One of the first things you'll notice is that many amino acids are still low-scoring, "unhappy" parts of the fold. You'll want to address these next. It could be that they don't really belong in the secondary structure you've given them. Or it could be that the structure itself needs to be rebuilt. Or you might not even be able to say quite what's wrong with them.

There are a variety of ways to deal with this, but I find that small, highly constrained rebuilds are often the best. There are a nearly infinite number of ways of dealing with these aminos, but the fact is, now is the time to do it. Be creative and go for it.

Hydrophobicity will likely remain a problem at this stage, and you will need to address it as well. Often a helix has a hydrophobic side and a hydrophilic side, and these work just like they do for sheets. Rotate your helices to get them to where they belong based on hydrophobicity.

New structural ideas may emerge. Don't be afraid to rethink your structure.

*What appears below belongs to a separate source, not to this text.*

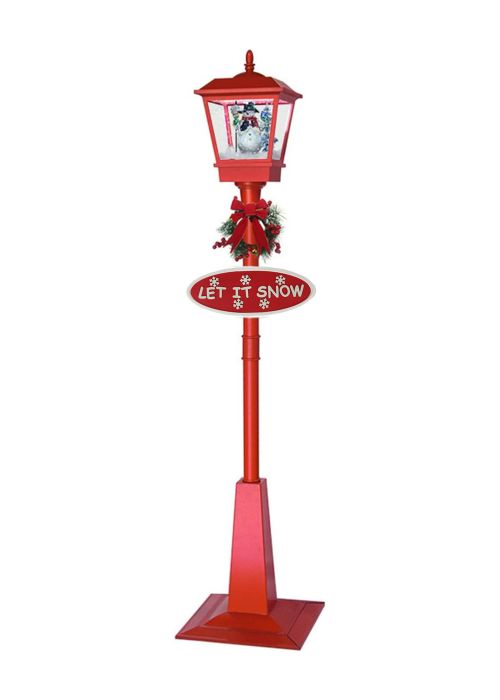 Farol de Villa Invernal Rojo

Mojo can often be your friend here, because at this stage it will allow you to keep those parts of the fold that are worth keeping -- work in one local area is less likely to ruin work done in other local areas. But as you continue to adjust, mojo will rise, and fewer and fewer changes will be effective.

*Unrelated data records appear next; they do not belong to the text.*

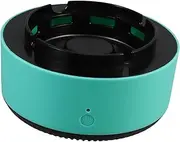 Veemoon Smokeless Ashtray with Air Purifier Efficient Smoke Extractor for Home Office and Car User Friendly Control Panel Green Color for Dust and Ash Removal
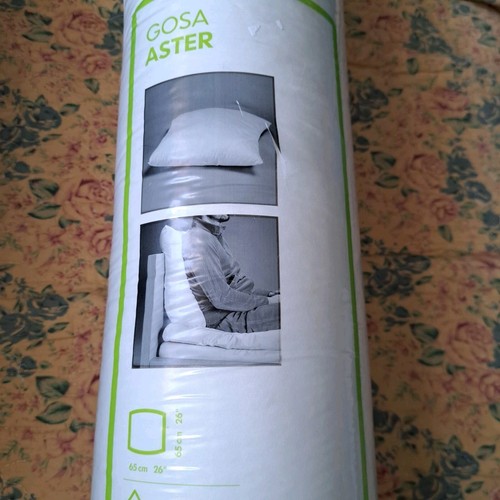 Almohada de cama cuadrada Ikea Gosa Aster 26" nueva en paquete - Imagen 2 de 4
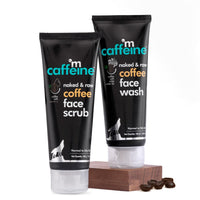 mCaffeine Coffee Anti Pollution Kit | Deep Cleanse, Blackheads Removal | Face Wash (100ml), Face Scrub(100gm) | Oily/Normal Skin | Paraben & SLS Free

After every change in this step, you will want to shake the sidechains, either before or after you wiggle the change into place. (I usually try both.) Sometimes, you'll want to move a sidechain manually and then wiggle, especially if you are trying to fill a Void. By the end of this stage, if you've done everything right, voids will be relatively few, and a well-folded protein will often have no or almost no voids within it.

Step Four: Finishing with ScriptsEdit

Once you've fixed your lower-scoring aminos, your protein should be mostly green. It's at this point that you will want to consider local wiggle strategy, various tweaking scripts (I like Pletsch's Acid Tweaker), and other Endgame scripting tools. Each will raise your mojo to the point where relatively few of your conscious changes will result in score increases, so you do want to be careful here. Do not script too soon, and do not over-script. One thing I like about Pletsch's Acid Tweaker is that it doesn't seem to do this to the protein quite so much as others I've tried.


If You Get StuckEdit

If you become dissatisfied with the fold you've created, do one of two things: Either work on a different puzzle, or go back to the beginning and try a different alignment. Either way, save your work, because you never know when an idea will occur to you about a structure that formerly looked unpromising.